Many who grew up in church, but drop out, look back on their lives, wondering what caused them to lose interest in God, the Bible, church, and fellowship with believers. Often it was a Sunday job taken as a young adult which kept them out of church on Sunday. When we lose the day of worship, we begin to drift. Parents, be careful. Do all you can to keep your teen from Sunday work.
Never assume church-going is automatic. We are told three–not 15, 10, or 5–consecutively missed Sundays can be fatal to church attendance. Three missed Sundays in a row can break a lifetime habit of church-going, and make it very hard to start again. This is a major reason why many students leave the faith soon after going away from home for college. Three Sundays lost to oversleeping or home work proves devastating. This rapid demise shows how hard Satan fights worship.
Over Christmas and New Years holiday, many leave town or have company in, easily resulting in three consecutively missed Sundays. Some never return to church. Years pass, tragedies come, sin overpowers, and they wonder what went wrong, never stopping to think the Devil used a holiday to begin the downfall of their family’s spiritual life. No wonder this principle is in the ten commandments.
Fourth, Sabbath observance gives us dignity. From dust we come, to dust we return, but this does not mean we belong to the earth. One day a week we lift up weary arms, furrowed brows, and tired minds to the Creator, thereby saying our factories, schools, offices, and employers do not own us. We belong to God. A person drowning in work all week needs to come up for air and joy on Sundays.
One day a week we remember we are precious to God, people made in His image, not beasts of burden like cattle in a field, not property, like slaves in bondage. A weekly holy day reminds us life entails more than only the physical.
Any who say we do not need a weekly day of rest should learn from history. The human story is written in red, blood red. Man’s cruelty to man staggers the mind. But for God’s fourth commandment, our harshness would have been worse.

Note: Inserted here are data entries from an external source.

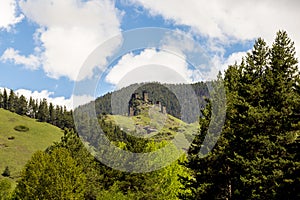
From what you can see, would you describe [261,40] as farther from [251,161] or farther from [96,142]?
[96,142]

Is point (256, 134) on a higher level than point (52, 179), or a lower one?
higher

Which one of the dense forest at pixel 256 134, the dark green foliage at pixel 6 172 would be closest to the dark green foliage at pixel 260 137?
the dense forest at pixel 256 134

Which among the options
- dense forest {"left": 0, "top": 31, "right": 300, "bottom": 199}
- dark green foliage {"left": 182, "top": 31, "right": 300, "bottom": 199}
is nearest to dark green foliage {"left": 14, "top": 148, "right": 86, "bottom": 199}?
dense forest {"left": 0, "top": 31, "right": 300, "bottom": 199}

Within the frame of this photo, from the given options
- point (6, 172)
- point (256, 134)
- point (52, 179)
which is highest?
point (6, 172)

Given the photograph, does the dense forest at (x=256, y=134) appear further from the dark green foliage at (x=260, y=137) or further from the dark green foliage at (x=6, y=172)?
the dark green foliage at (x=6, y=172)

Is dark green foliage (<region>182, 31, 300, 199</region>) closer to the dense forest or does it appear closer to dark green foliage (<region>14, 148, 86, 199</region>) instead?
the dense forest

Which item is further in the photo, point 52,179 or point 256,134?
point 52,179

During the French Revolution, revolutionaries abolished all things religious, including the Sunday rest. Before long they had to reinstate it because the nation’s health was suffering for lack of a day of rest. We could learn from their mistake.
During the first tortuous years of the Industrial Revolution, Sunday was the only relief laborers received. When a young pastor, I saw people driven like cattle on their jobs, forced to work long hours, six days a week, yet living on the edge of poverty. Their only respite was the fourth commandment. It gave them Sunday.
Let me reiterate from a former lesson, I am not trying to reinstate Sunday closing laws. They would help us, but it’s not going to happen. My intent is to show us how wonderful this gift is to us, and to convince us we need to make every effort to observe Sabbath as best we can in the situation we find ourselves.
People who work seven days a week often fall from exhaustion. Weeks in bed follow, as they catch up on their Sundays in arrears. Don’t do this to yourself.
A man, passing a coal mine one Sunday, saw mules in a field, and asked a boy what they were used for. “These mules work in the mines all week,” said the boy, “If they were not brought up on Sunday, they would go blind.” Even mules are helped by Sabbath rest. Learn a lesson from them. My dad was a mule-farmer. He says they are smart animals. Maybe we can learn a Sabbath lesson from them.